■ **MATERIAL SHOWN**:
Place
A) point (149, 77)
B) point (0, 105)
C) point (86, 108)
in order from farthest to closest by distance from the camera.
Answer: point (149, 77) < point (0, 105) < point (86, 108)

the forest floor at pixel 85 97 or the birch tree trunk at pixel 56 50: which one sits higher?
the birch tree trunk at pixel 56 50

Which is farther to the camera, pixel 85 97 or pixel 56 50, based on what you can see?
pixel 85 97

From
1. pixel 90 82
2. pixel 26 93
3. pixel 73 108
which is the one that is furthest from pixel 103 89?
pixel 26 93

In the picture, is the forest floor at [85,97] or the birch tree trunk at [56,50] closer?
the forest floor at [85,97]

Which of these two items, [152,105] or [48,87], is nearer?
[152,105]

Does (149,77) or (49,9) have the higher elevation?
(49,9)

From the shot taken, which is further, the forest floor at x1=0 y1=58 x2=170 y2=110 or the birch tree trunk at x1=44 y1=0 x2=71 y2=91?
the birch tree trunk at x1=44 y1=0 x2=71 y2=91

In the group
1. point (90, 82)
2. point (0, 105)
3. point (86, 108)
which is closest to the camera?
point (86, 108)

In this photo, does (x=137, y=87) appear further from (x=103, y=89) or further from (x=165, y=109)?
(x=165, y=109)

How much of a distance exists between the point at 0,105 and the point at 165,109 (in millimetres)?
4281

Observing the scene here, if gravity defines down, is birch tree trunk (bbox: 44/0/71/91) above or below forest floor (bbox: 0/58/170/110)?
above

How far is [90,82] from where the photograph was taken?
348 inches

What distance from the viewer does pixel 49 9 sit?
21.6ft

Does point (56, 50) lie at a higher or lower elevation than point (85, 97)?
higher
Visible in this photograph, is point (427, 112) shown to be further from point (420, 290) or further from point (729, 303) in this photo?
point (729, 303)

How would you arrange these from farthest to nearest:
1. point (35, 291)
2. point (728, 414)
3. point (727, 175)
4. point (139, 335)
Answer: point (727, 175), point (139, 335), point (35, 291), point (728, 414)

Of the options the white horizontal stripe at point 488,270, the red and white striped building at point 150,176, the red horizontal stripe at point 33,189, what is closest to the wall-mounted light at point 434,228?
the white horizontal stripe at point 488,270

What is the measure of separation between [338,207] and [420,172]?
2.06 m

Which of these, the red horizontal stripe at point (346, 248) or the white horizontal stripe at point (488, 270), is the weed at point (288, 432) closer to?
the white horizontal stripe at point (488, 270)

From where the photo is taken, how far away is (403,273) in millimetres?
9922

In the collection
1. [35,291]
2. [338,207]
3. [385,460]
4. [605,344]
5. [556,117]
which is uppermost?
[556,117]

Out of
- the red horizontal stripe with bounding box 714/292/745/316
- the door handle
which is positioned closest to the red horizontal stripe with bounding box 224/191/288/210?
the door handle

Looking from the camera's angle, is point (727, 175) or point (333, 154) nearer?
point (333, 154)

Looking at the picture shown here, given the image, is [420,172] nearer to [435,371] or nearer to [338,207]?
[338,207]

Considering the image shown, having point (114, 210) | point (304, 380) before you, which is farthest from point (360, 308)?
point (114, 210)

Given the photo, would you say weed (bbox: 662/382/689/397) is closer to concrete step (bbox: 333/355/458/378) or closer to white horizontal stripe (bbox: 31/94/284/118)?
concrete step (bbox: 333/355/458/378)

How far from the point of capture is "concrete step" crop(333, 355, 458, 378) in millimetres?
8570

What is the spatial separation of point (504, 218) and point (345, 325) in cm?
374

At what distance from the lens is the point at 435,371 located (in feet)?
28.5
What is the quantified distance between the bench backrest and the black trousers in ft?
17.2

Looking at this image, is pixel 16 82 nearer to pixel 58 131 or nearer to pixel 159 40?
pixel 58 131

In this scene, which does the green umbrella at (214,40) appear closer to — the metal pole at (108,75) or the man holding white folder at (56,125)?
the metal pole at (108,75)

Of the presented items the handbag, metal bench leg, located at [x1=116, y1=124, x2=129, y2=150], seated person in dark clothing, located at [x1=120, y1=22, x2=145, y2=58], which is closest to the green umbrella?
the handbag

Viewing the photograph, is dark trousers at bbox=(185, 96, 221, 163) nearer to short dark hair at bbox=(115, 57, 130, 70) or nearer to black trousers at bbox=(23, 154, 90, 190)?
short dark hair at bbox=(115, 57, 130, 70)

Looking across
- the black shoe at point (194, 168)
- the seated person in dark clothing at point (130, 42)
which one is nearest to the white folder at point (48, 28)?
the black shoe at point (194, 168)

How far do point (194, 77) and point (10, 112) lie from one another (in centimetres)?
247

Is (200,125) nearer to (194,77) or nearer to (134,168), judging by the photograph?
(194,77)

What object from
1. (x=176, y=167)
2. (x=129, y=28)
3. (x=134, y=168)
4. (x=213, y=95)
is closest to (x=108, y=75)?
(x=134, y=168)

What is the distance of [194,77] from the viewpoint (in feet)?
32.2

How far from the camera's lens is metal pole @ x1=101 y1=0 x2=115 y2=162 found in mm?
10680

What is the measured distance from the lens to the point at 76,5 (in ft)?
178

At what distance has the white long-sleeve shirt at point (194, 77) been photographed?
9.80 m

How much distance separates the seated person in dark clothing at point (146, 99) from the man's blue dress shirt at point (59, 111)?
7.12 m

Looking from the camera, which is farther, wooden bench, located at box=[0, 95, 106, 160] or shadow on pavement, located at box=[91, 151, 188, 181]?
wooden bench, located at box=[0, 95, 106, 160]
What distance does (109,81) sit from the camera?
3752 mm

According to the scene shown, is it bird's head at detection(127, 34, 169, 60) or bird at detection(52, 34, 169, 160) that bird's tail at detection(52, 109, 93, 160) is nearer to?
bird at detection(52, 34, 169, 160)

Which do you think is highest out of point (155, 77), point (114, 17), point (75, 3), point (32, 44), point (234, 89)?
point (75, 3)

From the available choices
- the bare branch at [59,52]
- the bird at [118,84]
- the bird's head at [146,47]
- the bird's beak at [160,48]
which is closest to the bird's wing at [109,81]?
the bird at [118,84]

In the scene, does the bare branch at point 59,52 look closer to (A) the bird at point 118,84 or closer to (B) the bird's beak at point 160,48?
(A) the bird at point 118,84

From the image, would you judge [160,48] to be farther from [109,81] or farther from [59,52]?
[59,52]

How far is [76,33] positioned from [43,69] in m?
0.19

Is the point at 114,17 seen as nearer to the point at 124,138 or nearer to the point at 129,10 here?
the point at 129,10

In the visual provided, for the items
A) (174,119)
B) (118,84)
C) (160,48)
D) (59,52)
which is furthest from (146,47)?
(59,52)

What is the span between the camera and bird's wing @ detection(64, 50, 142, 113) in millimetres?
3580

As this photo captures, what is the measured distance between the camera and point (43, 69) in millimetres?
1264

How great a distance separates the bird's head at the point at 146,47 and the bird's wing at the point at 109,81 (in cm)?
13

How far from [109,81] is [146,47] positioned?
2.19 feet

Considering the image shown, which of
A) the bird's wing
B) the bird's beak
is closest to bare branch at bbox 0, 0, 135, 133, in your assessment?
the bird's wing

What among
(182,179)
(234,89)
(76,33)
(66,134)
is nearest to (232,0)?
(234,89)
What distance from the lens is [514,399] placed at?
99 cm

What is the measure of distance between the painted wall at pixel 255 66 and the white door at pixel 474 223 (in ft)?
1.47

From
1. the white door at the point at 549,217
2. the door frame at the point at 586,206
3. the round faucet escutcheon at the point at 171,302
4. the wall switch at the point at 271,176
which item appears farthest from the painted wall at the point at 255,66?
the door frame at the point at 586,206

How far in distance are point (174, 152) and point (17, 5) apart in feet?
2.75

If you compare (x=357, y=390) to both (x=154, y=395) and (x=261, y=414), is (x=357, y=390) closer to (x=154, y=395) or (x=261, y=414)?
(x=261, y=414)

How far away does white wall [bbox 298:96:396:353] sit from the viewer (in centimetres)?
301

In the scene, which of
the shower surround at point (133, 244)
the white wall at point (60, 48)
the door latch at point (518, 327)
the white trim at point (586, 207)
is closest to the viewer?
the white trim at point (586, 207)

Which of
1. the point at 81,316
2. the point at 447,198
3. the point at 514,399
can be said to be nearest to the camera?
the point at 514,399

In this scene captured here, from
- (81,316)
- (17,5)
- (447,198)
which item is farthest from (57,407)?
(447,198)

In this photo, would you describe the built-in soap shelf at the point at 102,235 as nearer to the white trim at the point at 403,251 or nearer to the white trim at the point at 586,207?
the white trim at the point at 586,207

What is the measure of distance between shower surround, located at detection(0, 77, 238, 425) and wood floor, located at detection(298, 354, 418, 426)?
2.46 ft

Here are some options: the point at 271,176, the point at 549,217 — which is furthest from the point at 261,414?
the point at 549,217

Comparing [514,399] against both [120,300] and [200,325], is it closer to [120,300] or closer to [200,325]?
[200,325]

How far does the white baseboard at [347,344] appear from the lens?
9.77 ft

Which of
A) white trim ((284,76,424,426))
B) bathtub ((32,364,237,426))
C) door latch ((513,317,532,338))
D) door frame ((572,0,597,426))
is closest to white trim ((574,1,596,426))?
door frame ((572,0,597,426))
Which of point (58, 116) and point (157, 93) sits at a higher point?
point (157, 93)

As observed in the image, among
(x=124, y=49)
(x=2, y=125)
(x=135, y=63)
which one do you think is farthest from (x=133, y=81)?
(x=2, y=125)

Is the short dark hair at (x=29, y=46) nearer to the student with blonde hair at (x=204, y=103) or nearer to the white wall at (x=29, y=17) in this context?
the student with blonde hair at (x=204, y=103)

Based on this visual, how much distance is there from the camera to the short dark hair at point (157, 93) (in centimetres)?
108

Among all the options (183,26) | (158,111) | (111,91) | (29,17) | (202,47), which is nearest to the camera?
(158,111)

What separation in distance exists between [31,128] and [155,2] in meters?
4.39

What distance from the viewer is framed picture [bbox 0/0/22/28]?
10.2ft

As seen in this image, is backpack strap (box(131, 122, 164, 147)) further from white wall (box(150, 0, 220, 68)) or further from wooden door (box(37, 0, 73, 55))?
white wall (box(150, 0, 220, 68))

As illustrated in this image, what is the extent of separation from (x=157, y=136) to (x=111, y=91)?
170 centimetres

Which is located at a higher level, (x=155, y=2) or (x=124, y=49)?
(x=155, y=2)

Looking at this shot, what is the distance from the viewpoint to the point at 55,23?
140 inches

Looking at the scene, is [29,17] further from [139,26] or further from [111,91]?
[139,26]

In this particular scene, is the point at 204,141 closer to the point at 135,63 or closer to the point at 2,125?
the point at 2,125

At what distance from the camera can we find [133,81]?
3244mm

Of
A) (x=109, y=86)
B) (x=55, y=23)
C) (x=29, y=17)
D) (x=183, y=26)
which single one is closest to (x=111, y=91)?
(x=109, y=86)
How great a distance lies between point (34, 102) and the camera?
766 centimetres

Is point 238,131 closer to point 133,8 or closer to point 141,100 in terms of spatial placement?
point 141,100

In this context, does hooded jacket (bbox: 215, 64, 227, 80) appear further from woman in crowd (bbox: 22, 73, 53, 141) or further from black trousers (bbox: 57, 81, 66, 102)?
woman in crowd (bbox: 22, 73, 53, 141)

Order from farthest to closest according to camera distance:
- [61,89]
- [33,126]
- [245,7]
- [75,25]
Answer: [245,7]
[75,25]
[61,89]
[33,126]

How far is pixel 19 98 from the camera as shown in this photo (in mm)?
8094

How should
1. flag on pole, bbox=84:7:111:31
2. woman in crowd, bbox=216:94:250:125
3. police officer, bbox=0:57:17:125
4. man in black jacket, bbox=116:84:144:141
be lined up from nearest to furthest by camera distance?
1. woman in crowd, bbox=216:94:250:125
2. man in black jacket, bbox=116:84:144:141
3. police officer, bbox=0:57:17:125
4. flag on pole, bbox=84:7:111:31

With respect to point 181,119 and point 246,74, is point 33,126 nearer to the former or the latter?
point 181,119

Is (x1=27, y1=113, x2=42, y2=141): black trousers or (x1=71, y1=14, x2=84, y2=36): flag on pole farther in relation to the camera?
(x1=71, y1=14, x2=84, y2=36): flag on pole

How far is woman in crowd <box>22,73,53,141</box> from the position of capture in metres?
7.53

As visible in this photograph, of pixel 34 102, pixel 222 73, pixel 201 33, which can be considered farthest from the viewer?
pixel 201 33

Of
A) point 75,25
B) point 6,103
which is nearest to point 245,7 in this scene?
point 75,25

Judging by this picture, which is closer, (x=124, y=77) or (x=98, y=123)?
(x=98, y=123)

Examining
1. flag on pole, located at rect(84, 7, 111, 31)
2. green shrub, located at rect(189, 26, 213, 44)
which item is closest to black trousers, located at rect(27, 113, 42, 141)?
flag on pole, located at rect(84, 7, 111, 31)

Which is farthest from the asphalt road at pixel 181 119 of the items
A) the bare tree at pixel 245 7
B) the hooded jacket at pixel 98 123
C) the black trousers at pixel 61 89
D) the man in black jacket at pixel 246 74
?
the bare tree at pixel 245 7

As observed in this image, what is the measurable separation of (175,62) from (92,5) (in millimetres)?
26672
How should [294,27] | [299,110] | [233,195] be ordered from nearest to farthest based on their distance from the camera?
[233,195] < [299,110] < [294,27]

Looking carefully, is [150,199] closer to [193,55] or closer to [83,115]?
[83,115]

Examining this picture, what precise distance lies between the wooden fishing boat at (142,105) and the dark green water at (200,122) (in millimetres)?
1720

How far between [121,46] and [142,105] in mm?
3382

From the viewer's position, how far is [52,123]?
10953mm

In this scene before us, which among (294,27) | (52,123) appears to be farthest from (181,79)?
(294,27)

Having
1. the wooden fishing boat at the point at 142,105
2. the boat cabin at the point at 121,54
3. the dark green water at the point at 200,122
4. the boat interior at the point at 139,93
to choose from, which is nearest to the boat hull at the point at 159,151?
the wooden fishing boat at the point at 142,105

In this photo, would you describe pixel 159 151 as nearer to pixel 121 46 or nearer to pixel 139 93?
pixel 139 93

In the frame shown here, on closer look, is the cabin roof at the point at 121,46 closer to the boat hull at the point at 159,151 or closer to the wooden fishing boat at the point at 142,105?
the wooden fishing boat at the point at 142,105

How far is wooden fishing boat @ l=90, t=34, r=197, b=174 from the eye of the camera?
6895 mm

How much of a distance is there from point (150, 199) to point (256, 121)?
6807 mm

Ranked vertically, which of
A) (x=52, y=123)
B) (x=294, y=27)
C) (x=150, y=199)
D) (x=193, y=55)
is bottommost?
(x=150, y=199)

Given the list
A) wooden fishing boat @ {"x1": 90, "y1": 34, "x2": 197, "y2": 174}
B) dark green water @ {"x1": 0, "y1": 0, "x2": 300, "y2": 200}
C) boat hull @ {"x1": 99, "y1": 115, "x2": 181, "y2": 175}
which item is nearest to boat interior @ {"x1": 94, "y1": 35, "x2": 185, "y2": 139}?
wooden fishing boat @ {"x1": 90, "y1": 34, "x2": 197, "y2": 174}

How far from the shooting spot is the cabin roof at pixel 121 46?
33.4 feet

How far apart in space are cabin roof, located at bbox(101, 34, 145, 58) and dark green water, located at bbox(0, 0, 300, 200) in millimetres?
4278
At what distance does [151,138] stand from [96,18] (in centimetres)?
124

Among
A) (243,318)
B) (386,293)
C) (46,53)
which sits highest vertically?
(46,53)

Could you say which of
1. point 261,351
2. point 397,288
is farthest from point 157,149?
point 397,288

■ **TASK REQUIREMENTS**: Only the lines from the one containing "Given the list" to the end of the listing belong in the output, each reproduced exactly.

■ **WRITTEN SOLUTION**:
Given the list
A) wooden fishing boat @ {"x1": 90, "y1": 34, "x2": 197, "y2": 174}
B) dark green water @ {"x1": 0, "y1": 0, "x2": 300, "y2": 200}
C) boat hull @ {"x1": 99, "y1": 115, "x2": 181, "y2": 175}
which item is nearest to boat interior @ {"x1": 94, "y1": 35, "x2": 185, "y2": 139}?
wooden fishing boat @ {"x1": 90, "y1": 34, "x2": 197, "y2": 174}

How far from the shooting spot is the cabin roof at pixel 121 46?
33.4 feet

How far apart in space are cabin roof, located at bbox(101, 34, 145, 58) and dark green water, located at bbox(0, 0, 300, 200) in millimetres?
4278
At what distance does [151,138] stand from [96,18] (in centimetres)?
124

Among
A) (243,318)
B) (386,293)
C) (46,53)
which sits highest vertically?
(46,53)

Could you say which of
1. point 261,351
2. point 397,288
is farthest from point 157,149?
point 397,288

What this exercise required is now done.